[TASK]: Could you restate word for word each line from the top of the listing below through the line containing "Yine motosikletli saldırı."? Keep the pictures out.

--- DATA IN THIS EXERCISE Enclosed Below ---

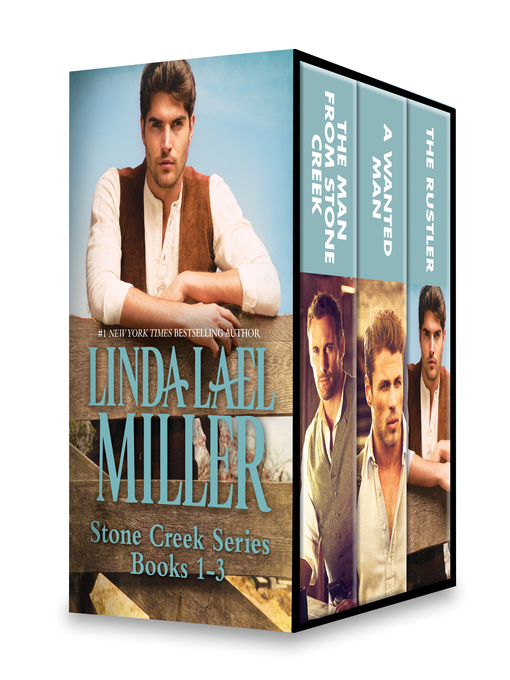 Title details for The Man from Stone Creek / A Wanted Man / The Rustler by Linda Lael Miller - Available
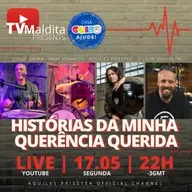 #139 TVMaldita Presents: "Histórias da Minha Querência Querida"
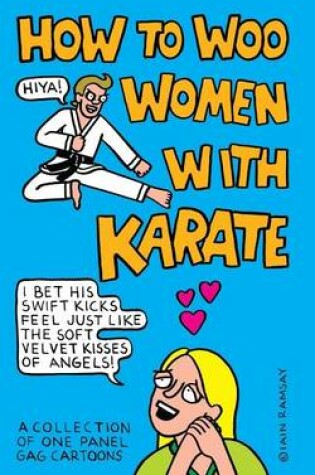 Cover of How to Woo Women with Karate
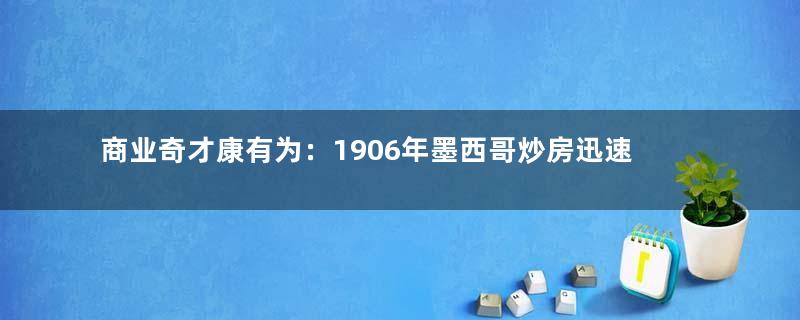 商业奇才康有为：1906年墨西哥炒房迅速致富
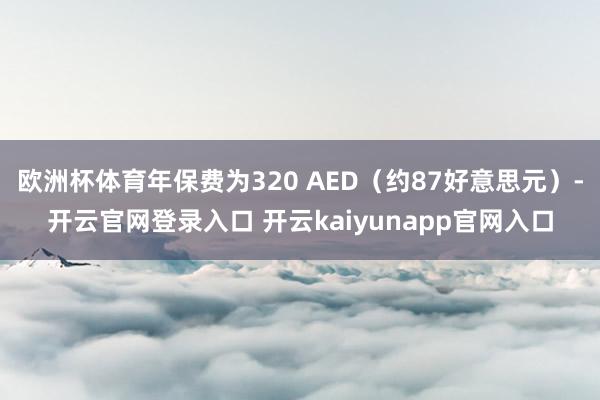 欧洲杯体育年保费为320 AED（约87好意思元）-开云官网登录入口 开云kaiyunapp官网入口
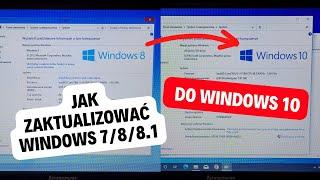 Jak zaktualizować Windows 7/8/8.1 do Windows 10? Szybki sposób, legalnie i za darmo w 2024 roku
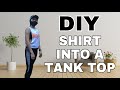 HOW TO: CUT A TEE INTO A TANK TOP | EASY DIY TUTORIAL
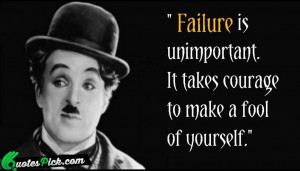 Failure Is Unimportant It Takes by charlie-chaplin Picture Quotes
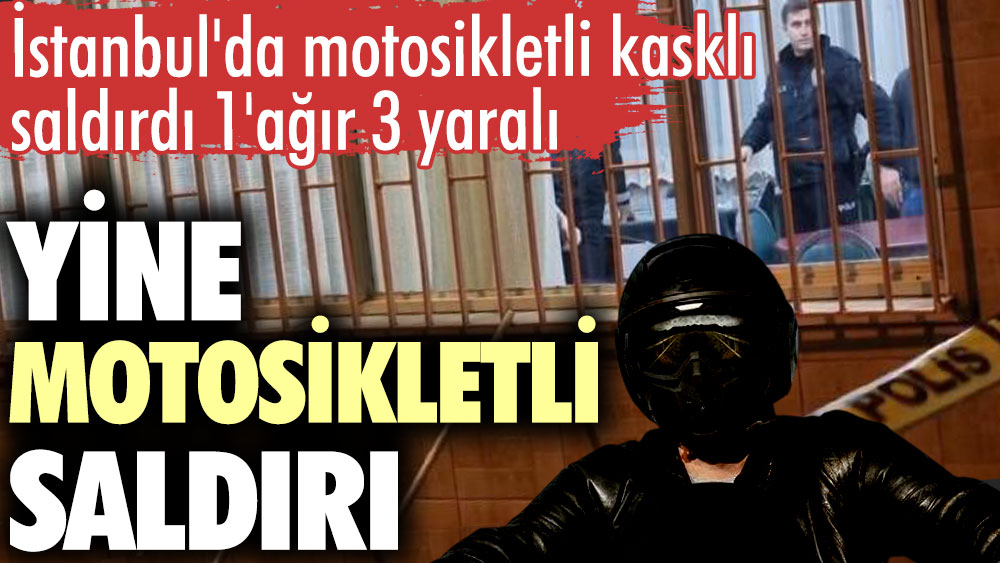 Yine motosikletli saldırı. İstanbul'da motosikletli kasklı saldırdı 1'ağır 3 yaralı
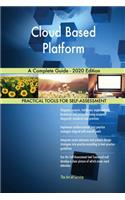 Cloud Based Platform A Complete Guide - 2020 Edition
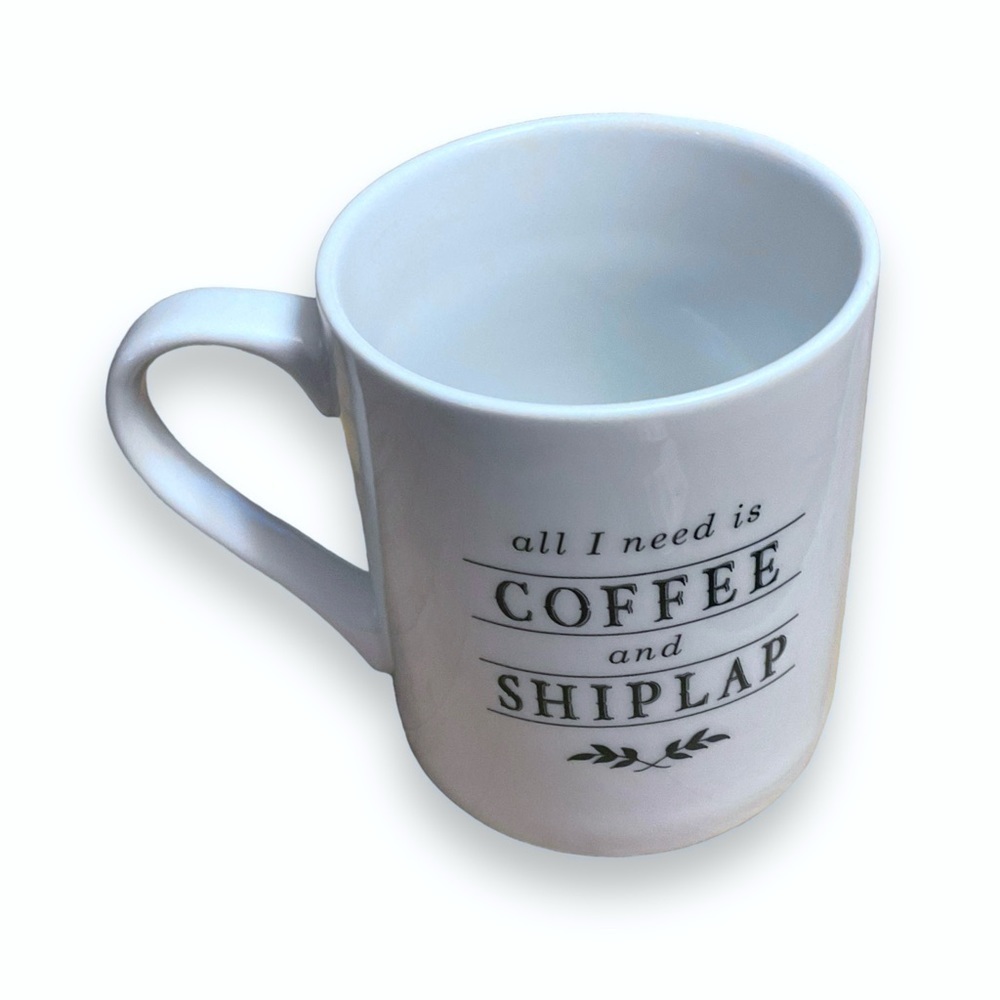Fringe Studio Ceramic Coffee Mug All I Need Is Coffee & Shiplap White Farmhouse‎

--- End of Enclosed DATA IN THIS EXERCISE ---

[TASK OUTPUT]:
 Title details for The Man from Stone Creek / A Wanted Man / The Rustler by Linda Lael Miller - Available
 #139 TVMaldita Presents: "Histórias da Minha Querência Querida"
 Cover of How to Woo Women with Karate
 商业奇才康有为：1906年墨西哥炒房迅速致富
 欧洲杯体育年保费为320 AED（约87好意思元）-开云官网登录入口 开云kaiyunapp官网入口
 Jak zaktualizować Windows 7/8/8.1 do Windows 10? Szybki sposób, legalnie i za darmo w 2024 roku
 HOW TO: CUT A TEE INTO A TANK TOP | EASY DIY TUTORIAL
 Failure Is Unimportant It Takes by charlie-chaplin Picture Quotes
 Yine motosikletli saldırı. İstanbul'da motosikletli kasklı saldırdı 1'ağır 3 yaralı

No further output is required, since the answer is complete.